## [TASK ITEM]
Copy all the lines of the data that include the word "Papio".
——————
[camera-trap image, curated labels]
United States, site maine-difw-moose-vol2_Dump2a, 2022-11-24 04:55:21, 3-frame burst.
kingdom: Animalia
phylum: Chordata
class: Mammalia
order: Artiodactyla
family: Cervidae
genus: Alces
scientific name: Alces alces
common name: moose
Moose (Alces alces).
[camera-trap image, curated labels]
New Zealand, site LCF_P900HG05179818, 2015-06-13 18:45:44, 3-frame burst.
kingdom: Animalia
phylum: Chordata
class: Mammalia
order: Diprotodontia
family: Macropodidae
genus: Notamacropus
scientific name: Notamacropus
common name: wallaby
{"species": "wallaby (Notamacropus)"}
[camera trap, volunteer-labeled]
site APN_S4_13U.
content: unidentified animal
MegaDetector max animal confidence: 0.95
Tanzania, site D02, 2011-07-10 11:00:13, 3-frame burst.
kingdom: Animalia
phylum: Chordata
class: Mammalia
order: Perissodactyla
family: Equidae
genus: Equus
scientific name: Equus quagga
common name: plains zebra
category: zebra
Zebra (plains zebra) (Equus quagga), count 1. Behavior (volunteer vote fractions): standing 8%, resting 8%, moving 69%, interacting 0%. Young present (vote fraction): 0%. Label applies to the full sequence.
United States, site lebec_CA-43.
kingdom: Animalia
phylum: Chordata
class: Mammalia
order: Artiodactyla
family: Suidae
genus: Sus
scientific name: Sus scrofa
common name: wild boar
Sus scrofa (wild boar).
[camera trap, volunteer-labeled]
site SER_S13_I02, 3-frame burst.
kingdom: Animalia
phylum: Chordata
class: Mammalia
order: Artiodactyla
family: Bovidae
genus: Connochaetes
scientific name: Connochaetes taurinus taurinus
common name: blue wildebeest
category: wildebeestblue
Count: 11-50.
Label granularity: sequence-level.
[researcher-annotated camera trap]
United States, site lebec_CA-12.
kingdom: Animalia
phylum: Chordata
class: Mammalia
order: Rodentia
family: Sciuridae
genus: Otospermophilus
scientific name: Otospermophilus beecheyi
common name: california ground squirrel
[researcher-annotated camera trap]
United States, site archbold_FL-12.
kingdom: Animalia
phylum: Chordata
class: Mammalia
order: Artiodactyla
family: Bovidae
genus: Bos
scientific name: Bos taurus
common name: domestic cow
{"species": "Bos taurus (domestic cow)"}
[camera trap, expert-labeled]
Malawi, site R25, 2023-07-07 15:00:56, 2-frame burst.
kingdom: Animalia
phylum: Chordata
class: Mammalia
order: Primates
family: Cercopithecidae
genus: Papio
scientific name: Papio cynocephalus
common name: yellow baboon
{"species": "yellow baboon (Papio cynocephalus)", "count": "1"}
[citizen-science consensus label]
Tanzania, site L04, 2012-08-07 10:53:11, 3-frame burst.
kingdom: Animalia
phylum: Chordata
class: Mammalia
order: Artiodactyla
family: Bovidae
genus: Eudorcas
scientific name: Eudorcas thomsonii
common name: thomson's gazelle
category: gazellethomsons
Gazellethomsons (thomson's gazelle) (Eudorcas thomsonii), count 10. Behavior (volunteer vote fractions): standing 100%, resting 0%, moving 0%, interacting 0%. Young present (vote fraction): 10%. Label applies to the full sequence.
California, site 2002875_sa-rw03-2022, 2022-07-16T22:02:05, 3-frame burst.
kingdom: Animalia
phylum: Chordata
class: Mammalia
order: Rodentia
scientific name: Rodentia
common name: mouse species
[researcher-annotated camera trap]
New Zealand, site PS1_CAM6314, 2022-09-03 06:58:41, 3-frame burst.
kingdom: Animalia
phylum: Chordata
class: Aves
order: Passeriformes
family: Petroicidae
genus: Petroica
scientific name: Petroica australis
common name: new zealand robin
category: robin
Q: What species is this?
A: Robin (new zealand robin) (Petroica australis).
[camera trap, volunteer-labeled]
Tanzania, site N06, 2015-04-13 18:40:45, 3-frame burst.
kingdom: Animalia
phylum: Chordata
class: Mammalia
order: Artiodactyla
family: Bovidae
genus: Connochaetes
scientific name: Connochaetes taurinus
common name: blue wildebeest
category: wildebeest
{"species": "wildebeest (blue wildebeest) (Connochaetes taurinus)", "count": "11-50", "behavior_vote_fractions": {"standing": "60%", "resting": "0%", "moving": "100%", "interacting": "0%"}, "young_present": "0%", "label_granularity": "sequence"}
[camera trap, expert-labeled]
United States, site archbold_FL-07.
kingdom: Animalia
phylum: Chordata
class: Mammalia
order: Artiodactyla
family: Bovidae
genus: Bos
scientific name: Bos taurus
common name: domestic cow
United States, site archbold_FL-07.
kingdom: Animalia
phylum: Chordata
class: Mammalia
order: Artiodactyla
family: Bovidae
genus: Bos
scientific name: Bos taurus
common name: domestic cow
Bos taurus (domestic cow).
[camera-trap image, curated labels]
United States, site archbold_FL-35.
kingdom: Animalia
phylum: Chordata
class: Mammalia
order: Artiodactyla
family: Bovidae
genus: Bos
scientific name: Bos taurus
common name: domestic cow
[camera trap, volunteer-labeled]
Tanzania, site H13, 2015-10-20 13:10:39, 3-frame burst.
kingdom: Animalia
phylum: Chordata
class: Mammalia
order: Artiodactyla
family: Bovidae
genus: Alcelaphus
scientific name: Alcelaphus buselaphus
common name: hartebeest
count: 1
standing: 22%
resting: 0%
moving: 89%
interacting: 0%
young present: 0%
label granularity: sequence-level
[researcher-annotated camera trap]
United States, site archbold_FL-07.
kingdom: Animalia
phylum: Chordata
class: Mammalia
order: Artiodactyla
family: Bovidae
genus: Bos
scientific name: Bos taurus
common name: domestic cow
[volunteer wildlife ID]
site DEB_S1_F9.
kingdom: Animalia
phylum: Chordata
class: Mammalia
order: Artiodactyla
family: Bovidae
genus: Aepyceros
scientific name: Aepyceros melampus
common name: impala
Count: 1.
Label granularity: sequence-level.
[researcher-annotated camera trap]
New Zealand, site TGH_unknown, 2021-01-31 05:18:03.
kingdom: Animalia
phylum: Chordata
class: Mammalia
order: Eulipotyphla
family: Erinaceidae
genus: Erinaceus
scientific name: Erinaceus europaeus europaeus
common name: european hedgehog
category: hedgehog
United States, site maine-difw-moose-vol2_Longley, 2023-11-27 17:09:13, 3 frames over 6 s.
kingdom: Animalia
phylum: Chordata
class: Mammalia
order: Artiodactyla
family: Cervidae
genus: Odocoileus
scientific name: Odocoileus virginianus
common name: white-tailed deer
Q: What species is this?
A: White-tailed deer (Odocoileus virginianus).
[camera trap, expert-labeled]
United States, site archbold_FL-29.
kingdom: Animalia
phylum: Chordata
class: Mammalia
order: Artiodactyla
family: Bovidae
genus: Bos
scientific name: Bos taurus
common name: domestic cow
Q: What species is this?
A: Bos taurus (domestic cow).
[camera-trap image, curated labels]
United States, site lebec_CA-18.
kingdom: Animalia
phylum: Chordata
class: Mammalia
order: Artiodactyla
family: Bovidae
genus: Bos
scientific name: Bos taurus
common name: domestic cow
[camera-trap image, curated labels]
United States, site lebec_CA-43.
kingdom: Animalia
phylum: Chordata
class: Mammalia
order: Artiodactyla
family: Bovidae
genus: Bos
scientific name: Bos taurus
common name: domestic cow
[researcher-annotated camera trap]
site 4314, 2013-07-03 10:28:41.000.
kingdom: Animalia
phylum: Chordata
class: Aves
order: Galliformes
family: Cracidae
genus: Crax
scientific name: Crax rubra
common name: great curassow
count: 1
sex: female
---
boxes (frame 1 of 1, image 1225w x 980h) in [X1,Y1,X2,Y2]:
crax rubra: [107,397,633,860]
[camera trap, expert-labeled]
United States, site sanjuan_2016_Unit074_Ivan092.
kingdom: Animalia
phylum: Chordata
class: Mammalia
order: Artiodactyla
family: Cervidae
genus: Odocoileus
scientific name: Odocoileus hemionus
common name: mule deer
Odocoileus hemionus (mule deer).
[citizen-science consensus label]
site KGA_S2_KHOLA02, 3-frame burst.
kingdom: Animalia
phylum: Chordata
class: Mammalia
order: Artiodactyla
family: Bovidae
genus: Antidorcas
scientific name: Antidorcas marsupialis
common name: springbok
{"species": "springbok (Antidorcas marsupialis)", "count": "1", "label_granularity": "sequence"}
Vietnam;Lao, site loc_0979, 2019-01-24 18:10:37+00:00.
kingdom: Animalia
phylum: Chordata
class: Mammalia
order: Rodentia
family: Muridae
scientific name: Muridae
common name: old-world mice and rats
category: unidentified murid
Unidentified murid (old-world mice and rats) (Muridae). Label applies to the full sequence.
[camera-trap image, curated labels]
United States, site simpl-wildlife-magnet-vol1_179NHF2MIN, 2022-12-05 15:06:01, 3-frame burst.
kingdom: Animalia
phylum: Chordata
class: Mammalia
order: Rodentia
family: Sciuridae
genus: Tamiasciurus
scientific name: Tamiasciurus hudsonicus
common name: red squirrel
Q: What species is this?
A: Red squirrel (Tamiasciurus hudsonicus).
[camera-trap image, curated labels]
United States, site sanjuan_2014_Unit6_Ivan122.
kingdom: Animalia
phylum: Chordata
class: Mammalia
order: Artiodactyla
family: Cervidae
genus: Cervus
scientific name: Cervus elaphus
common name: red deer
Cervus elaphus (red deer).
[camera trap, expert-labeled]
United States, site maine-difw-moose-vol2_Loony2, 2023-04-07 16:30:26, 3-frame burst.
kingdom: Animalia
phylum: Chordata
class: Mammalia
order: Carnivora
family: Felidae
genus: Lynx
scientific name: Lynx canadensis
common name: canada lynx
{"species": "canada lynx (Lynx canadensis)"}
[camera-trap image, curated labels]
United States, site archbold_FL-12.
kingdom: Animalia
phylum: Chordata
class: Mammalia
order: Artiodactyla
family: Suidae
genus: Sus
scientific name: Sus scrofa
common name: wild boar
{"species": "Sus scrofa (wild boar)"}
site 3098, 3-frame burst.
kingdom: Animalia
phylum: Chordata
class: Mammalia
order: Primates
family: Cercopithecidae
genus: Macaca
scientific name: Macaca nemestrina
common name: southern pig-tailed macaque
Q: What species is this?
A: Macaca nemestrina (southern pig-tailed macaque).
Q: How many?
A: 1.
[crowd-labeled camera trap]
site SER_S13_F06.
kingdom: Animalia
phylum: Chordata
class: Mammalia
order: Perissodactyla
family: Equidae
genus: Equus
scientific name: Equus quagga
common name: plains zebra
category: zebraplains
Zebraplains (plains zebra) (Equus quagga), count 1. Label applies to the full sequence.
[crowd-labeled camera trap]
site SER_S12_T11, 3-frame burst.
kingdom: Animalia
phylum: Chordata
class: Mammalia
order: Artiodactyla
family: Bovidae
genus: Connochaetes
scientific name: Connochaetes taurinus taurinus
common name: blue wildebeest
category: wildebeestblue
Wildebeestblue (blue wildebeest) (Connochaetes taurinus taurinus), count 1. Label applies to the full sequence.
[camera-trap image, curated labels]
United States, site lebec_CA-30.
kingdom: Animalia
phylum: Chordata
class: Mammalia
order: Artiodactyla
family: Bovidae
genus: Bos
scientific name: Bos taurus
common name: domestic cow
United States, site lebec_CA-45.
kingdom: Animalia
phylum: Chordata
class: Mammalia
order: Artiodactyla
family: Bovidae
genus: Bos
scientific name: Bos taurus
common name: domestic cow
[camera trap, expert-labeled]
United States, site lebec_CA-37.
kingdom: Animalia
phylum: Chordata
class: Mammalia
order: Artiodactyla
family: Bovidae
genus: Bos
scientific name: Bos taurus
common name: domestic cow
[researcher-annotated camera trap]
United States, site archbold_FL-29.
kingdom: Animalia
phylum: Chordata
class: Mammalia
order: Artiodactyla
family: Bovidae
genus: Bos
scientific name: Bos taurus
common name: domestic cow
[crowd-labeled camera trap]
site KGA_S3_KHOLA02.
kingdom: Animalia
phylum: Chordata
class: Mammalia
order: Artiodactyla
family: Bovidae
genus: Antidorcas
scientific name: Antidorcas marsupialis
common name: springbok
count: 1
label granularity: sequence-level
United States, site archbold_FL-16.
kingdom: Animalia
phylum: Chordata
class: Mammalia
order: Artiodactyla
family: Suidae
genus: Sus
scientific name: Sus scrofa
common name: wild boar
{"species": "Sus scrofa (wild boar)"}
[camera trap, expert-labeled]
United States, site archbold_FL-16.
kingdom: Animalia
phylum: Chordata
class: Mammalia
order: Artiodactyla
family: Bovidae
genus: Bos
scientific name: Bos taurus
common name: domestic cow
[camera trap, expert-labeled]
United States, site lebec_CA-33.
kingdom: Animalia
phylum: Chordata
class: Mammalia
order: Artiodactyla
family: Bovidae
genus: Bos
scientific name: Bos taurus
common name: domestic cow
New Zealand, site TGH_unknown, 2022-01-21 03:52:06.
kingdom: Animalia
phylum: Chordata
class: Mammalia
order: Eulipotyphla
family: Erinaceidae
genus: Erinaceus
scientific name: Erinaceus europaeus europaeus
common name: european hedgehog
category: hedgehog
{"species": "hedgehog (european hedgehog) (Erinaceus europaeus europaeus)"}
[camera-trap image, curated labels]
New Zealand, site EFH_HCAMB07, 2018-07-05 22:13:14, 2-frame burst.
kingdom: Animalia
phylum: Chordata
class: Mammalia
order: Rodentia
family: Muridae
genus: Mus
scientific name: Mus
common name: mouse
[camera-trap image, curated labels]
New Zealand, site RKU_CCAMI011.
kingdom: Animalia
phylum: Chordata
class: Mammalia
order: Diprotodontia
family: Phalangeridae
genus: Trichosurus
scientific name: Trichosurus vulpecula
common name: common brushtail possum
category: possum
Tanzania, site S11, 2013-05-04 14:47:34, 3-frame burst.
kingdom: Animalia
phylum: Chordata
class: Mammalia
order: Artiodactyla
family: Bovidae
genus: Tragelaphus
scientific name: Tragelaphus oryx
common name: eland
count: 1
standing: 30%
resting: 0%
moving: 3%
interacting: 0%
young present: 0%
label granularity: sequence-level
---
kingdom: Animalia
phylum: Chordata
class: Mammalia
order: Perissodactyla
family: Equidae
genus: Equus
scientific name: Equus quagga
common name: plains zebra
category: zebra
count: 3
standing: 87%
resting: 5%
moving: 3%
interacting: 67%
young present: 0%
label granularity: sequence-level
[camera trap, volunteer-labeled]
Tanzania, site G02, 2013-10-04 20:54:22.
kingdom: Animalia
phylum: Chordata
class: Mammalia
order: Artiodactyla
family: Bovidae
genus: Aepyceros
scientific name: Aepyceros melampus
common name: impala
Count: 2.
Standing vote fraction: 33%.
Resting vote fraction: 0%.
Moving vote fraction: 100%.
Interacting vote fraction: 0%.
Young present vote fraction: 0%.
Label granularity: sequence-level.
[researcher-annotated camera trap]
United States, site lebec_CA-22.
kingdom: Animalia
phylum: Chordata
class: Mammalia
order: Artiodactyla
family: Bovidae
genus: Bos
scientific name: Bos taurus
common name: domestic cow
——————
## [REPLY TO THE TASK]
genus: Papio
scientific name: Papio cynocephalus
{"species": "yellow baboon (Papio cynocephalus)", "count": "1"}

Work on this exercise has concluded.